### What to produce
Can you write out the text of every item below word for word, leaving out the pictures?

^^^^^^^^^^^^^^^^

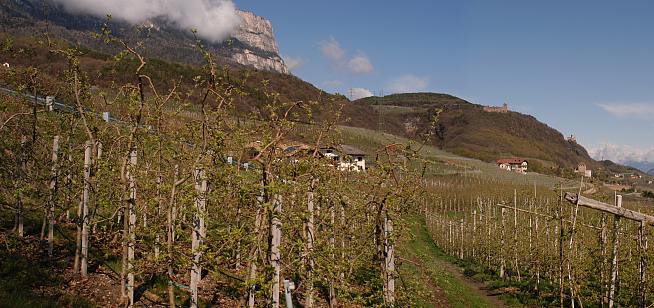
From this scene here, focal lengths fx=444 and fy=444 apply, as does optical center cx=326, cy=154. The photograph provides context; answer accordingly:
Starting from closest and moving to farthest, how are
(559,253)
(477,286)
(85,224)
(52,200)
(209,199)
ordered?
(209,199) → (85,224) → (52,200) → (559,253) → (477,286)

^^^^^^^^^^^^^^^^

### Solution for this problem
From this scene here, focal lengths fx=444 and fy=444 apply, as does optical center cx=326, cy=154. The photograph provides context; answer accordingly:
Starting from closest and moving to farthest, how are
(559,253)
(477,286)
(85,224)
(52,200)
(209,199)
ordered?
(209,199) → (85,224) → (52,200) → (559,253) → (477,286)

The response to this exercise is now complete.